Anyone who obsessively follows the Florida Department of Health data API’s as much as we do will tell you something funny has been going on at DOH this week.
Yesterday, on August 6, the data came in late again, and with 66,000 more cases than what DOH stated in their morning press release. Where these 66,000 cases came from, and more importantly where they went, remains a mystery.
When questioned by members of the media about why the cases shot up and then disappeared, DOH Director of Communications Alberto Moscoso went on the offensive, blaming ESRI, the developer who hosts the software, for the cases who apparated from the data and the delay in updating data today.
“This issue stems from the vendor that the Department has partnered with to create and maintain the Dashboard,” his office said in an email. “The Department has engaged with the vendor to resolve this issue as quickly as possible.”
That’s strange because I asked the vendor, who Moscoso later identified as Environmental Systems Research Institute (ESRI), about it and they didn’t receive any communication about this problem today from DOH.
When asked how a file uploaded to their system could just create 66,000 unique new positive persons, one ESRI representative cleared up the matter adding, “we don’t touch that data at all.”
That’s true.
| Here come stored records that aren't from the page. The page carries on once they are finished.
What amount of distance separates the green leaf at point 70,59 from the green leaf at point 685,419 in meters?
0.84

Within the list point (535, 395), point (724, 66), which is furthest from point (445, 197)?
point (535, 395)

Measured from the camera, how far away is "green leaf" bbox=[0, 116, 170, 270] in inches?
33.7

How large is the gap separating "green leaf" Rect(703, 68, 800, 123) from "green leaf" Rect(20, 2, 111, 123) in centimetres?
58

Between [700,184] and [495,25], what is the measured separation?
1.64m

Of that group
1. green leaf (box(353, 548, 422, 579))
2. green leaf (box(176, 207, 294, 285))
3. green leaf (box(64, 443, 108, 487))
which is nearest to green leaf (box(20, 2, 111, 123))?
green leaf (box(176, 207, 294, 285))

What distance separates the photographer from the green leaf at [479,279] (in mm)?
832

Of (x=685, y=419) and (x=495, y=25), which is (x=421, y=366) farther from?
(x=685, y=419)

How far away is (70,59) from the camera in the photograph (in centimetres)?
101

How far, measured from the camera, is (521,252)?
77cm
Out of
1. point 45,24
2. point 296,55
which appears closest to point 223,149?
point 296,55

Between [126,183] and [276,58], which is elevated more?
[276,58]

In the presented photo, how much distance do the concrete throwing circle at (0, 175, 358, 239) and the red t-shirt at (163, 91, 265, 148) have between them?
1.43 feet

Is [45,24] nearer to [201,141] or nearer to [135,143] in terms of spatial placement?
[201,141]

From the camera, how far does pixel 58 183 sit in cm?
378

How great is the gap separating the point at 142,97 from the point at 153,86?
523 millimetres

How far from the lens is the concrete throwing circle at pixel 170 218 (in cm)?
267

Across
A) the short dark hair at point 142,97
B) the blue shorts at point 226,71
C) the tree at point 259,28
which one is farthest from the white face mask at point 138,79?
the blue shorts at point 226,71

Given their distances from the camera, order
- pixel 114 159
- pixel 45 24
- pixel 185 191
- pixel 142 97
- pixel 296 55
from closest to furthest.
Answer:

The process of updating the data is as simple as transferring it from one system to another via Python. If you have to, you can just manually overwrite the data by uploading a csv file directly into the online interface.
Take this as an example.
On Saturday, April 11, Epidemiology decided to switch the language for querying Merlin (the case database) to SQL, and didn’t tell me. So when I ran the updates the next day, April 12, there were loads off issues and errors in the data. I managed to get it pushed out for the morning update, but was running behind on the evening update. Back then we updated twice daily – 11 AM ET and 6:30 PM ET.
I got a call around 7 that night, cramming to fix the code because I was already running behind about a half-hour behind, that my parent’s house had been destroyed in an EF-4 tornado and that my mom was missing. Her Jeep was still in the driveway, according to a neighbor, and the house was gone.
It wasn’t until the next morning that we learned she was ok.
The updates were still less than an hour behind that night.
A change in programming language and my mom missing with our house gone, and I still had the data up less than a hour behind. By myself.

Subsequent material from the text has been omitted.